In my very least exasperated voice I informed her that she could have free reign of the $10 that was on my card, but I had no other currency and had no way to get any. (By that point I was in South Africa.) If she insisted in removing one of my bags then to please be kind enough to let me tell her which one to remove or to let me repack things into my carry on bag. (At this point I realized that it was already loaded on the plane and she had no intention of giving someone the task of finding and removing it from said plane. A task that was probably nearly impossible seeing as it was a double decker Boeing 747.) After several unsuccessful attempts on her part to make me "cough up" the extra cash, she did print my boarding passes with a ominous, "I'm probably going to get in a lot of trouble for doing this."
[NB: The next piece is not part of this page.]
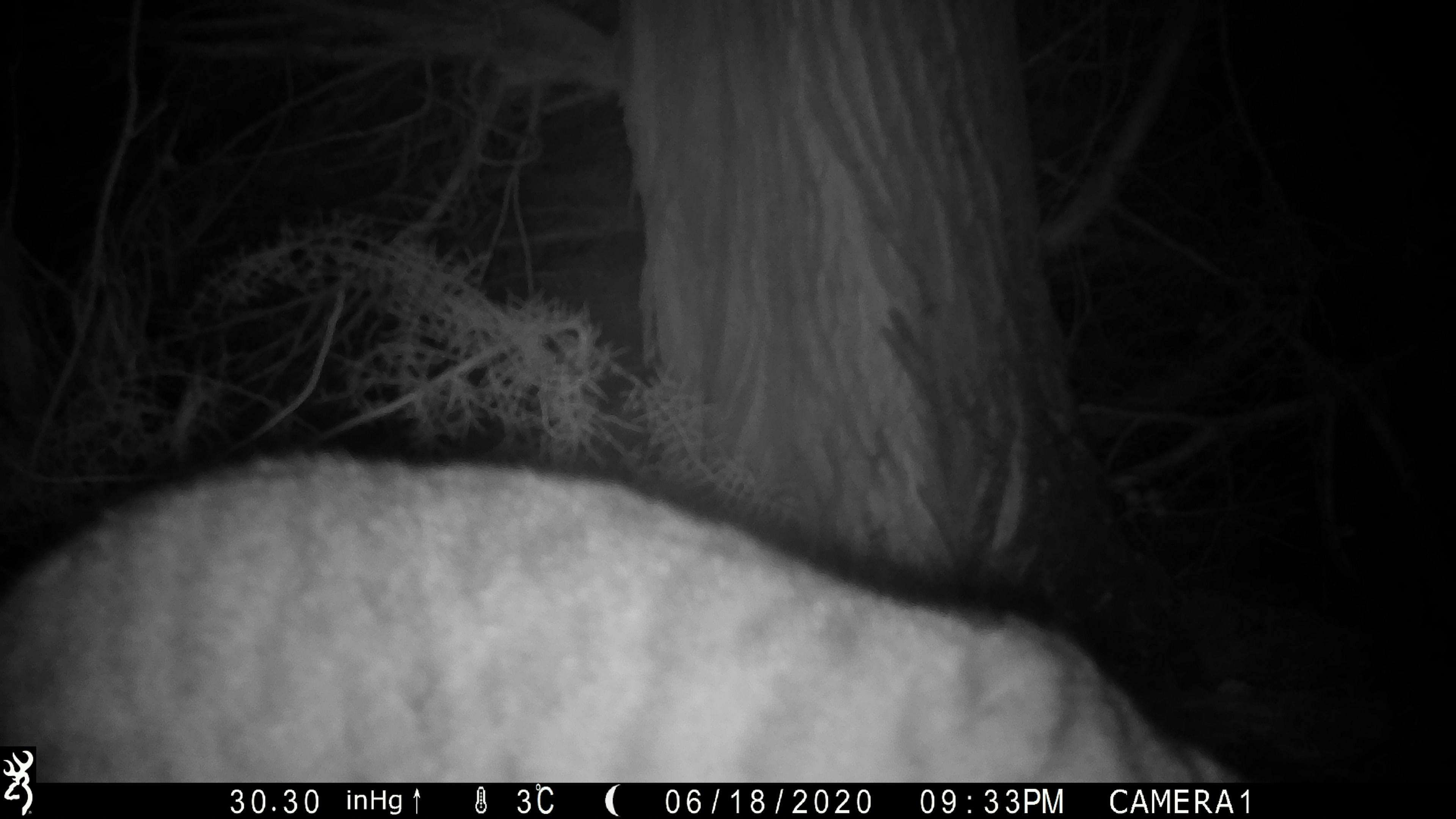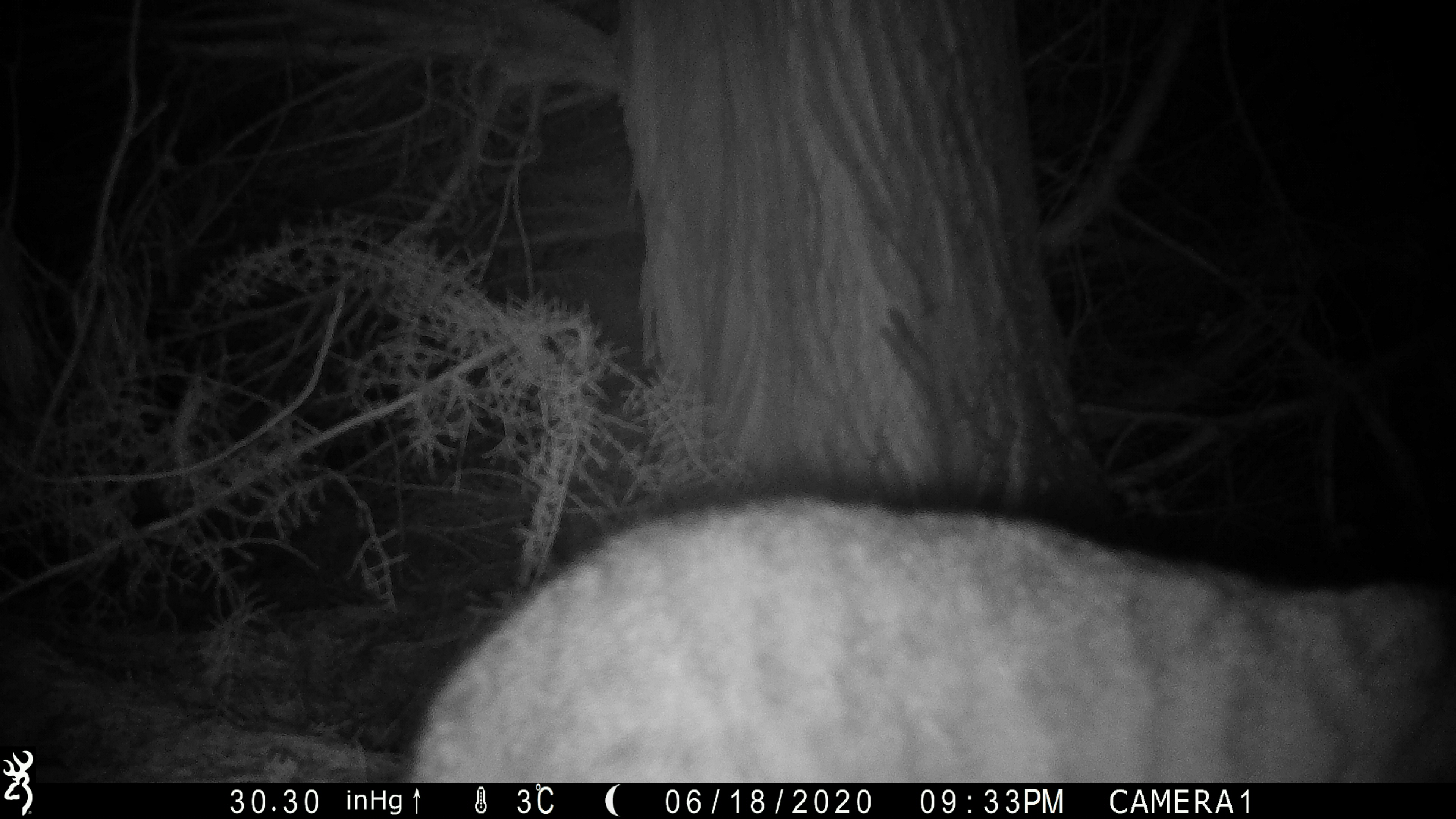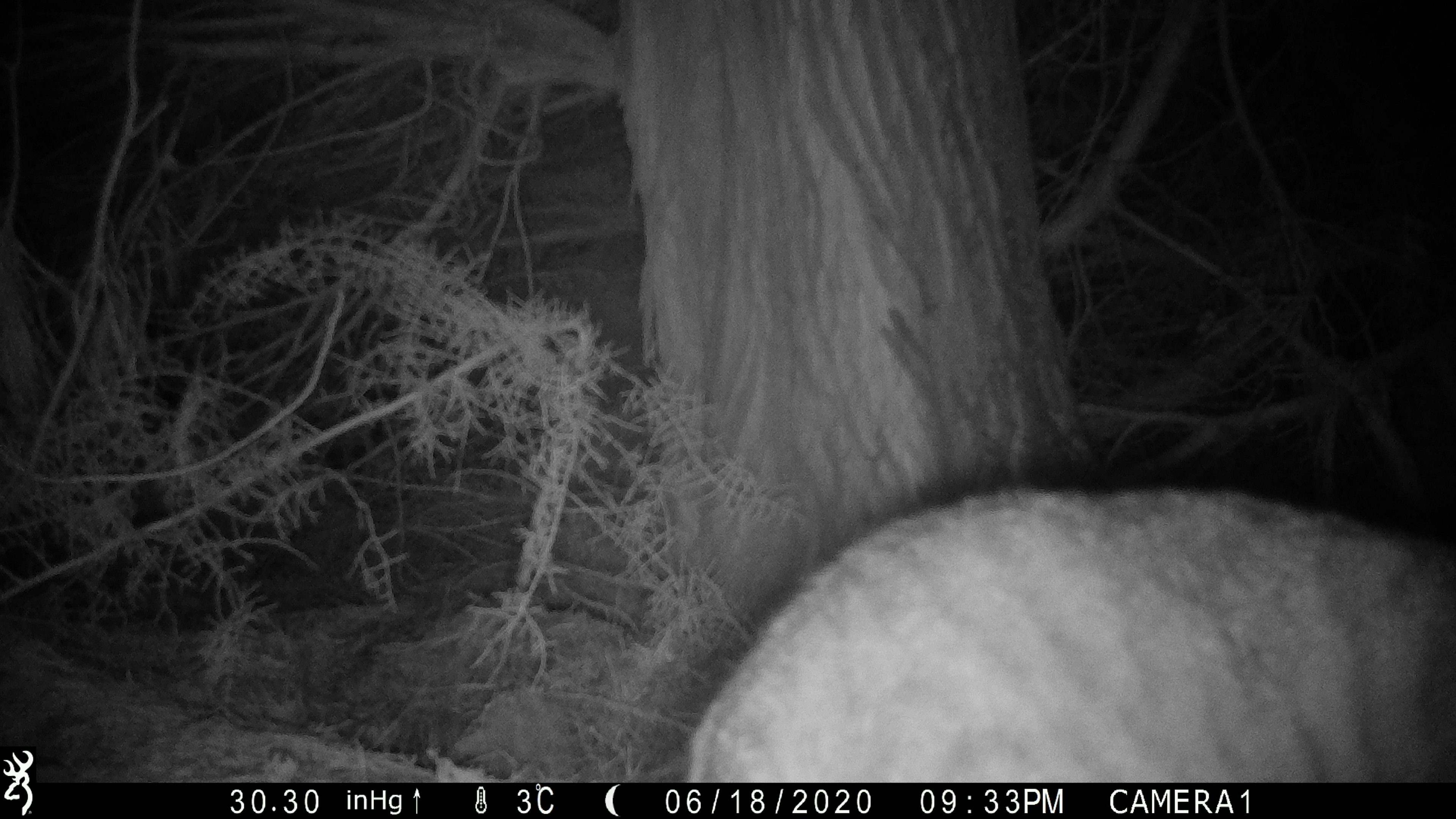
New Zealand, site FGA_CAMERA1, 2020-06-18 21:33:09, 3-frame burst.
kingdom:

Unfortunately, but this point it was too late. I made it into the stall, but that was all the farther I got before what we most fear to happen during a UTI, did indeed happen. Stupidly, I had packed only shirts to change into during my flight, not pants, so the only other thing I had in my carry on was my bridesmaid dress for my brother's wedding. On it went and I stepped off the plane in Kansas, much to my brother and sister-in-law's surprise, all ready for the big event that wasn't for another week.

Finally safely back in Kansas I had to deal with an even bigger issue. Telling my family and friends that I was not only engaged (to a man that they had never met), but also pregnant.